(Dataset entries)
_____

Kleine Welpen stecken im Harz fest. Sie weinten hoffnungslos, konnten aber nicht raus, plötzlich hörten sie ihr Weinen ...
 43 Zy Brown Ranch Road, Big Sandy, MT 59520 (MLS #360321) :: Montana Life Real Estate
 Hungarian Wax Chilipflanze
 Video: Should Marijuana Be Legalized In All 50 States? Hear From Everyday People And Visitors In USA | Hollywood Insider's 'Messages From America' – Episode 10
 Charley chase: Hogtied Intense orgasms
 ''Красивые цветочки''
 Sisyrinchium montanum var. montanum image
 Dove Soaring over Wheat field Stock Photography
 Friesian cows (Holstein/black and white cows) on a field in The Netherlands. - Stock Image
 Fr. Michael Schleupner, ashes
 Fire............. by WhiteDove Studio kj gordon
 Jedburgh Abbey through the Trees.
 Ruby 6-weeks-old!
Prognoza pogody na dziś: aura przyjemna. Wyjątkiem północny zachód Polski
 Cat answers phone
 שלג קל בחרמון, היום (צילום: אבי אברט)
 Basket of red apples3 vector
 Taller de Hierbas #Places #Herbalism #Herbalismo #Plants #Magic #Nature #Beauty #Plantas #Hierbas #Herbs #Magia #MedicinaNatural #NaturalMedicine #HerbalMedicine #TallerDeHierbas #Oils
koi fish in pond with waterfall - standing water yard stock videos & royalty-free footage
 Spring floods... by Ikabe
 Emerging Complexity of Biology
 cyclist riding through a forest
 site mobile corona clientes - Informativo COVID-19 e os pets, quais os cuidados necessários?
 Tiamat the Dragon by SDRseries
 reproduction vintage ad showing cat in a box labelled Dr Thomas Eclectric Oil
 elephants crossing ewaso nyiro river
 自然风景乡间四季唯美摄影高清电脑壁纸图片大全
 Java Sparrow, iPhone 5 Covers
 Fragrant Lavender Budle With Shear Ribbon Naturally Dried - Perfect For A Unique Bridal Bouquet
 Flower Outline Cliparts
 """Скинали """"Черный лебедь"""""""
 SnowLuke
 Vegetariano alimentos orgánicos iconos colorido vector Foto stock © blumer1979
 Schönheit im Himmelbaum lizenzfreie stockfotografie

_____

### [Problem to work on]
Look above for the line with "Basket of red apples3 vector" and the line with "cyclist riding through a forest", and reproduce exactly those two lines plus every line between, nothing more.

### [Solution for this task]
 Basket of red apples3 vector
 Taller de Hierbas #Places #Herbalism #Herbalismo #Plants #Magic #Nature #Beauty #Plantas #Hierbas #Herbs #Magia #MedicinaNatural #NaturalMedicine #HerbalMedicine #TallerDeHierbas #Oils
koi fish in pond with waterfall - standing water yard stock videos & royalty-free footage
 Spring floods... by Ikabe
 Emerging Complexity of Biology
 cyclist riding through a forest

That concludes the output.